「MOVIN’ OUT」
28日 「MOVIN’ OUT」新宿厚生年金会館
開演30分前に思いがけないタナボタチケが降ってきました。職場が近いからこそ引き寄せた運(笑) 面白かった(^^)
気にはなってたものの積極的に観に行こうという気持ちが湧かなかったためタイトル斜めに読んだだけ、予備知識は全編ビリー・ジョエルの曲のミュージカルってこと。”We will Rock You”みたいな感じなんだろうと勝手に想像してたんですが...ミュージカルっつ~よりは音楽に合わせたダンス公演だったのね。役者さん歌わないし殆ど喋らないし。いわば”Car Man”みたいなマシュー・ボーン作品の系列。でパンフをみたら原案・振付・演出がトワイラ・サープじゃないですか。しかもキャストにラスタ・トーマスがいるじゃない!あまりにも判ってなさ過ぎ>ぢぶん(^^;
メインキャストはWでワタシが観た回はたぶん
エディ:ブレンダン・キング、ブレンダ:ローリー・カンヨク、トニー:キース・ロバーツ、ピアノ マン:マシュー・フリードマン
ラスタを観られなかったのは残念だけど、メインはブレンダンなのでそれはそれでOK。
ステージにはセットがなく時折現れる大道具のほかは丸ごとダンスフロア。イントレで組んだプロセニアムにバンド全員、しかも中央にはセミコンだけどグランドピアノってすごい重量。ビリー・ジョエルの象徴とも言うべきピアノだからおろそかにはできないもんね。
生バンドでピアノ・マンが20数曲を歌いまくり、ダンサーが物語を紡いでいく。ストーリーは60年代の若者達が恋をして、戦争で引き裂かれて、無気力になって、生きる希望を取り戻す、という類型的なハッピーエンドと言ってしまっては身も蓋もないか(^^;
ま、ストーリーはおいといても、ダンサーの迫力ある動きを観るのがメインになるので問題ないかと。
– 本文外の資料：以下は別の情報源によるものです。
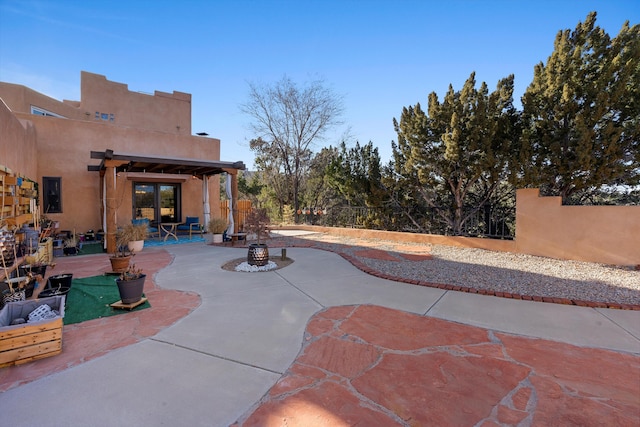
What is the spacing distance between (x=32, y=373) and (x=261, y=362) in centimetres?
193

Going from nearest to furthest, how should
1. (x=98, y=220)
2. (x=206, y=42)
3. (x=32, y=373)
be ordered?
(x=32, y=373) → (x=206, y=42) → (x=98, y=220)

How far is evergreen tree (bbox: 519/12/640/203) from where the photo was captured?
7027 millimetres

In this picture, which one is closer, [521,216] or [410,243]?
[521,216]

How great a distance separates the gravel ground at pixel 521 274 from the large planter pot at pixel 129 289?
429 centimetres

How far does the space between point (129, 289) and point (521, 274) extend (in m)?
6.84

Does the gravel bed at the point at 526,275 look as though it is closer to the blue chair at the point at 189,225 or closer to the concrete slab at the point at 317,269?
the concrete slab at the point at 317,269

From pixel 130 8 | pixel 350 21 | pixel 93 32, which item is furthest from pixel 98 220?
pixel 350 21

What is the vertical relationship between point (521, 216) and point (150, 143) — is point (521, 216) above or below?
below

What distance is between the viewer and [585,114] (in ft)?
24.0

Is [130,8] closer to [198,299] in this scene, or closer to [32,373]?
[198,299]

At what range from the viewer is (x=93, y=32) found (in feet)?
31.2

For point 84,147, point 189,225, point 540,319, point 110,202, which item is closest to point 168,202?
point 189,225

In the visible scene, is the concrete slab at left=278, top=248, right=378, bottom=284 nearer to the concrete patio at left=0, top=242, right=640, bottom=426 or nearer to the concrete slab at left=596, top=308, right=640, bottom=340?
the concrete patio at left=0, top=242, right=640, bottom=426

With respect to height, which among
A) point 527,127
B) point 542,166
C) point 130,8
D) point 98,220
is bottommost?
point 98,220
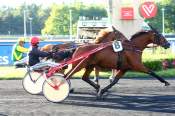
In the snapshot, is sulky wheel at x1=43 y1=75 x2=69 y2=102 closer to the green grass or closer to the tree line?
the green grass

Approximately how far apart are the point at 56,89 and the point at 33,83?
1786 mm

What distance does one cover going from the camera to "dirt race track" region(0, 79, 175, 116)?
32.1 feet

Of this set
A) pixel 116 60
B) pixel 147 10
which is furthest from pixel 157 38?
pixel 147 10

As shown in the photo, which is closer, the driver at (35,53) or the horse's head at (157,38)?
the driver at (35,53)

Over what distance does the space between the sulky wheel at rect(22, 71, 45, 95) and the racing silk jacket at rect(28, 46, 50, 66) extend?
57cm

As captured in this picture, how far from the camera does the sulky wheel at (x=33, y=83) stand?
12.8 metres

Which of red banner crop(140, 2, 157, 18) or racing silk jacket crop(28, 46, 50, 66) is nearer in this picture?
racing silk jacket crop(28, 46, 50, 66)

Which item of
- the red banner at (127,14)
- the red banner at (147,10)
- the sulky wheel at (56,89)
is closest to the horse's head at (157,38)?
the sulky wheel at (56,89)

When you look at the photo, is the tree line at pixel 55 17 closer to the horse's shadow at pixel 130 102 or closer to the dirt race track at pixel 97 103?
the dirt race track at pixel 97 103

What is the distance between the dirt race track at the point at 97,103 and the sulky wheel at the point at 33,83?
0.19 meters

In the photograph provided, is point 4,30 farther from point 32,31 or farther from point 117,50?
point 117,50

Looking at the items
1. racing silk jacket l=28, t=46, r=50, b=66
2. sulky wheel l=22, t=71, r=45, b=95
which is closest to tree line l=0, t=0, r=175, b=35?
sulky wheel l=22, t=71, r=45, b=95

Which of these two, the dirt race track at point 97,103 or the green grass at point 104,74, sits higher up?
the dirt race track at point 97,103

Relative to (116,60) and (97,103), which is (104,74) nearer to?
(116,60)
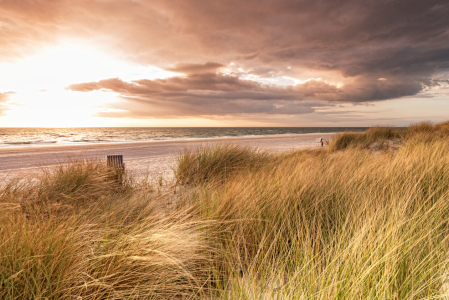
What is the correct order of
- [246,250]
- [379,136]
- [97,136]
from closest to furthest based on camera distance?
1. [246,250]
2. [379,136]
3. [97,136]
トワイラの振付はバレエが基本。それにポップスに合わせた動きを取り入れてるので思いもかけないとこで緩急が付いてて難しそう。更にとてもアクロバティックかつ回る回る。ペアダンスなんてバレエというよりフィギアスケート、しかもダンスじゃなくてペア競技のほうに近い感じ。シングルハンドでリフトアップされてる女性が190度開脚してたりね。リフトのバリエーションなんて雑技団並みのスリリングなものがいとも無造作に行われてて、こっちがドキっとしちゃう。
そして男性も女性もすんごく高く跳ぶ。全身が筋肉とバネなのか?シルク・ド・ソレイユに入れる人達ばかりかも。ある意味筋肉ミュージカル(笑)
16人が早替えで入れ替わり立ち代り様々な役を踊り分けるハードな舞台。ピアノマンも含め1ステージやったらさぞかし消耗することでしょう。
ビリー・ジョエルの歌は”The Stranger”以降、曲に絡んだ記憶が不思議とあれこれあって、当時自分が何歳でどんなことしてたかを鮮明に思い出せちゃう。今日も舞台観ながら記憶の断片と舞台上の物語が交錯してちょっと不思議な気持ちになった。
しかし、The Strangerがベトナム戦争で死んだ恋人を悼むシーン(ネタバレなので伏字)で使われるというのは予想外でしたね。もっと夜の街っぽいシーンでだと思ってた。Just the Way You AreとUptown Girlは予想通り。あ、でもすんごい跳ねっ返りのお嬢さんだったのには笑いました。金持ちのワガママお嬢か?
電光で歌詞の日本語訳が表示されてるのだけれど、ダンサーの動きを追いかけてると全く余裕が無くなるので殆ど見てませんでした。物語と密接には関係してないからこれも無問題。というよりダンス公演を観に行ってストーリーの説明をその場で求めることはないから字幕の必要性ないと思うんだけどね。